David Graeber’s Debt is, in the most positive sense, rather an old-fashioned book, in its conception and approach if not in its matey and approachable style. It ignores disciplinary boundaries within the human sciences, especially those between economics, history and social studies, in a manner that recalls polymaths like Max Weber or the free-wheeling early years of political economy with figures like Smith and Malthus. In its search for the connecting thread between an astonishing diversity of cultural practices and texts from across time and space, it resembles the early classics of speculative anthropology – not Malinowski but J.G. Frazer. In its ambition to offer an account of the trajectory of the whole of human history, it undoubtedly runs the risk of being confused with the likes of Jared Diamond or Niall Ferguson, but it strikes me rather as in the vein of Arnold Toynbee, not least in the weight of scholarship that underpins this work of imaginative reconstruction. I feel the need to stress again that I don’t offer these comparisons as a criticism…

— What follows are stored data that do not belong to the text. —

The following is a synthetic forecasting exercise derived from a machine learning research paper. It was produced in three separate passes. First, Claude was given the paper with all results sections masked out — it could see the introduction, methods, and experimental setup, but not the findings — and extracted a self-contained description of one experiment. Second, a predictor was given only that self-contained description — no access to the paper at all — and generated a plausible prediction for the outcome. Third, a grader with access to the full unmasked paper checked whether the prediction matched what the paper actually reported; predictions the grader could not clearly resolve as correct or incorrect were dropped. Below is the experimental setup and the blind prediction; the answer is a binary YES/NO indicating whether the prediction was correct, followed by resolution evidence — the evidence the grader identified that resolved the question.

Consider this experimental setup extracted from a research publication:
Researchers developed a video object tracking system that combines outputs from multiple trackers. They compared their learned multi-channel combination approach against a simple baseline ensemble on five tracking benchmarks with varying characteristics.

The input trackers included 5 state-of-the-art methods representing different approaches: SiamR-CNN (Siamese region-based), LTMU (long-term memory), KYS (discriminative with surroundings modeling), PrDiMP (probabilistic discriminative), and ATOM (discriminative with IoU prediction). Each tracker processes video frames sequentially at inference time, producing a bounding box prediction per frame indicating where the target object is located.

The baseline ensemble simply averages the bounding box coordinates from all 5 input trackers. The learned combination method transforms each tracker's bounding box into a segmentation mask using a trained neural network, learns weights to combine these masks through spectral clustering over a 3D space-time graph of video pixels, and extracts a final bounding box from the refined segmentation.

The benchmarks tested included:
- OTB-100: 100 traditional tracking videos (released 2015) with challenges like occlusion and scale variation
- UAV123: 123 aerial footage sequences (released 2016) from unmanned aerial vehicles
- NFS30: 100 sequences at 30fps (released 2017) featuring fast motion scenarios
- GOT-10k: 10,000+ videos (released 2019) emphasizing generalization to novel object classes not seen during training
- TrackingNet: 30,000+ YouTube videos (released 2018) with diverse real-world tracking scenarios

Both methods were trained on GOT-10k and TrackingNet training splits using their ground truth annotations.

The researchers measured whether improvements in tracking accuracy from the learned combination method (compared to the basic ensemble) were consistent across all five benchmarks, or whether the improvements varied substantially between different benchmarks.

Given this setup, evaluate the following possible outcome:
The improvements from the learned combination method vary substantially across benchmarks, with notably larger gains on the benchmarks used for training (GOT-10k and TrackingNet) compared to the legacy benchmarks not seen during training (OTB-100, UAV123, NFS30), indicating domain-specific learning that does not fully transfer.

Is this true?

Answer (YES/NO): NO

Above all, the book’s starting position comes straight from nineteenth-century critical historicism: a sense of the importance of the past in shaping the present. Graeber’s evocation of Nietzsche and his provocative fantasies about debt and sacrifice in Chapter 4 seem to be a deliberate nod to this tradition. In Nietzsche’s account of the modern historical sense, humans are understood as being conscious of themselves as beings within time, who tell stories about the past and its relation to the present as a means of making sense of the world. Such stories, whether primitive myths or modern historiography, are never neutral or value-free descriptions of reality, but are shaped by our desires, and in turn – because we inherit and take for granted most such stories, rather than constructing them ourselves – they shape our conceptions and behaviour. Above all – and this is a point emphasised also by Marx (who plays a conspicuously minor role in Graeber’s book) – these stories serve to legitimise the present, to present it as a natural and inevitable state of affairs. They present the values of our society as either universal or as the logical end point of development, or – and this isn’t entirely coherent, but the advantage of stories is that they’re not bound by rules of logical consistency but by the demands of narrative – as both.
In either case, such stories represent the present state of affairs as inevitable and right, or at least as inevitable; as Graeber puts it, they shape our vision of the alternatives, frequently by denying the possibility of any realistic alternatives. The aim of the critical historical account is to undermine such stories and so disrupt their effects on people’s conceptions, and this is precisely the aim of the first part of his book: to demolish the myth of ‘primitive barter’ and other such economic genealogies that have the effect of presenting markets, exchange and the like as natural objects, objects which serve, in Smith’s words, the ‘propensity in human nature…to truck, barter and exchange one thing for another’. Graeber argues that a historically specific and contingent form of behaviour and set of values has become embedded in our common sense as a universal principle of human nature, so that the idea that one should pay one’s debts, and the idea of debt itself, are taken entirely for granted, and alternative approaches – whether historical or visionary – seem absurd. He shows how the myth of primitive barter is founded on the tendency for people to view the past through their own unquestioned values and assumptions, and then to claim the past as proof of the universal nature of those values. He shows how alternative modes of thought and behaviour make perfect sense not only in their own terms – a standard trope of substantivist economic anthropology – but actually in our terms as well, if we could only focus on our capacity for social relationships rather than our sense of self-interest.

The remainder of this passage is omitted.